28 de agosto 2011 - 01:00

L

A jefa entró en nuestro despacho. Levantamos la cabeza. Venía con alguien, un nuevo compañero. Nos presentó, se presentó y siguieron su camino.

Cuando nos volvieron a dejar solas, nos miramos con expresión de clara aprobación hacia "el nuevo". Estaba, como se suele decir, para mojar pan.Volvíamos a tener un aliciente para madrugar todos los días y venir a la oficina. Para arreglarnos con más esmero y buscar pretextos para andar por los pasillos.

Hacía tiempo que no se incorporaba nadie nuevo y ya nos teníamos todos muy vistos. Ni siquiera en la comida de navidad había ya nada qué hacer.

Lo primero, era buscar ocasiones de encuentro. La cafetería en la que solíamos desayunar era, en principio, el lugar idóneo, pero, claro, había que averiguar en qué tramo horario bajaba él. Sólo nos costó un par de días averiguarlo. Ahora sólo había que hacerse el encontradizo.

Mi compañera de despacho se desinfló pronto. Lo veía demasiado cachas y con expresión demasiado simplona. A mí, sin embargo, me parecía una presa fácil que no iba a tardar mucho en caer en mis redes.

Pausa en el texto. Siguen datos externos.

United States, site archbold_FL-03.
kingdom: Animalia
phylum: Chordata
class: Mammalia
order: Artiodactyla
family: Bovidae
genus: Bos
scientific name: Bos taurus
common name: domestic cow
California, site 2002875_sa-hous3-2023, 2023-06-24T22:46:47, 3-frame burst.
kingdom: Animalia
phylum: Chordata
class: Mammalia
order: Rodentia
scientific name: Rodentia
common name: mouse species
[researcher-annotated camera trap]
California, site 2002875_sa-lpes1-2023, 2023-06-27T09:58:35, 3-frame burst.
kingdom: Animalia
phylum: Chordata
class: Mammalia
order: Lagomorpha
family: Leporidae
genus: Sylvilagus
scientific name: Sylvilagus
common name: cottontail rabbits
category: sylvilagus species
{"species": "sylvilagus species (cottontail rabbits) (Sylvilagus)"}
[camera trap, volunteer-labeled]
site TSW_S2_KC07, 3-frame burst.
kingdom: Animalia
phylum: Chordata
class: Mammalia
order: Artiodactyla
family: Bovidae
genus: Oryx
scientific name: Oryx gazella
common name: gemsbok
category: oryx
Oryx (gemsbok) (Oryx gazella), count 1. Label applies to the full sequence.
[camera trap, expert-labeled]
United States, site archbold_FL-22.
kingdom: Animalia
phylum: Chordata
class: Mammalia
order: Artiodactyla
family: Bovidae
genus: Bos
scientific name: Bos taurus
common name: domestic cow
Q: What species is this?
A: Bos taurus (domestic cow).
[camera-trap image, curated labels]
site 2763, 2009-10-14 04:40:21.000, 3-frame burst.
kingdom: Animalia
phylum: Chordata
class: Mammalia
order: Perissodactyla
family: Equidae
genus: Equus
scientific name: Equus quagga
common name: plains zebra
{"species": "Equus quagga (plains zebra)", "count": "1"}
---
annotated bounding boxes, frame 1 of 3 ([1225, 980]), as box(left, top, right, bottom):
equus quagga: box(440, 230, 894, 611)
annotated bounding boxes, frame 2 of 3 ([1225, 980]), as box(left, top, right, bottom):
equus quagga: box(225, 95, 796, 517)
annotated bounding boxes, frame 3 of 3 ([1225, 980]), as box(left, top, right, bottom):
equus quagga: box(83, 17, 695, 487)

Tuve la suerte de que coincidí con él un par de veces en la cafetería, sin que hubiera más compañeros de la oficina alrededor. Pude constatar que no había mucho detrás de sus impresionantes bíceps y sus ricitos dorados. Su charla era banal pero soportable, aunque parecía que le tiraba la vida en la naturaleza, el deporte y todo eso que, a mí, la verdad, me resultaba un verdadero aburrimiento.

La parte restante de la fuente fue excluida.